I Spent a Year Climbing the Guatemalan Mountains
I may have gotten home bloody sometimes, whipped by geology – but I'd always be eager for more.
Photo: Cameron Smith
All humans are climbers; we were built for it. To grapple up trees and rocks is a natural instinct inherited from our anthropoid ancestors. I’ve loved to climb for as long as I can remember: as a small kid, I spent a significant portion of my life hanging from monkey bars. As I got older the desire didn’t go away; climbing up buildings became a hobby of mine. I would go skating for hours and then try to sneak up a tall building in the city.
There were no mountains to climb in Sydney, where I grew up, but I always knew that one day I would be able to climb for real. Fast forward to that moment in Xela, Guatemala, where I felt like a new level in the game of my life had been unlocked.
“All humans are climbers; we are built for it. To grapple up trees and rocks is a natural instinct.”
Xela is the unofficial name for Quetzaltenango, the second-largest city in Guatemala. Xela lies in a valley about 8,000 feet above sea level, and ruling over it all is the active volcano Santa Maria, a picture-perfect cinder cone about two miles from town. Santiaguito, its pockmarked twin, bubbles away at its neck, steadily erupting about once every hour.

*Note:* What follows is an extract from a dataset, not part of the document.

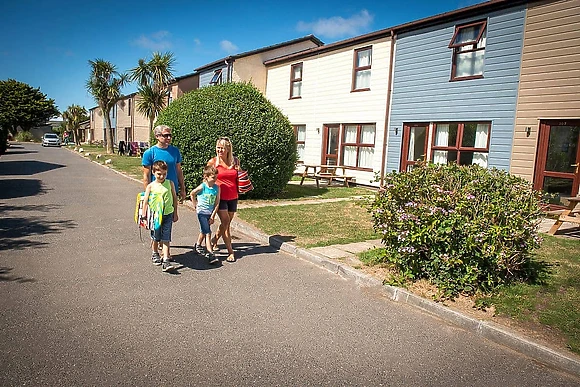 Perran View Holiday Park, St Agnes, Nr Newquay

Xela practically turns into a ghost town at night, as people stay indoors to avoid the streets. You can pay a small sum to others for Guatemalan residence, no questions asked. It’s a place where one can go and truly be anonymous. It is also a place that has been ravaged by a crippling level of poverty.
“Being in the mountains isn’t about sport; it’s a place to think, to find oneself, to be in nature and to breathe real fucking air.”
Xela is Guatemala’s climbing capital. Here, the Xela climbing gang is a tight-knit congregation of locals and extranjeros (foreigners) – boys and girls that practice at the gymnasium on weeknights and are led outdoors on Sundays by their earthly founding father, Miguel Arango. Miguel started climbing in the 1960S, a time when rock climbing was new even in places like Yosemite.
With homemade wooden pegs and scraps of metal tied into the rock, he used surplus nylon rope to climb the first routes at Cerro Quemado, a sacred site where religious locals place flowers in rocky crags, but for climbers the area’s peaks and steep canyons are some of Central America’s best challenges.
“With homemade wooden pegs and scraps of metal tied into the rock, Miguel used surplus nylon rope to climb the first routes at Cerro Quemado.”
Miguel was an escalade addict long before climbing gyms and the X Games. As climbing technology developed he implemented new technologies, and we have him to thank for almost all of the bolts now installed in the mountain rock, which allows for the use of protective Karabiners and safe climbing. He was suspended by rope for two hours to hammer a hand drill to make each hole in the basalt to hold the bolts.
Miguel still climbs and sets new routes, but time has been hard on the bolts here, and there are many climbing routes that have ones in need of restoration – other routes have no bolts at all. The local climbers have been raising funds to fix up old routes and create new ones for all to enjoy. We also organised a clean-up day for La Muela, one of the climbing spots, which has been buried in almost as much toxic trash as in volcanic ash.
There are Mayan pilgrims at the base of this mountain face, there are pilgrims at the top, and, unbelievably, there are pilgrims inside the vertical mountain face – their sobs spill from the lightning bolt cracks that split the rock.
I’m a pilgrim here too – albeit of a different sort. I make the short trip from my house in Xela as many times during the week as I can find a partner to join me in my vertical mission. Quite often it’s Kat, my girlfriend. We come home bloody sometimes, whipped by geology – but always eager for more.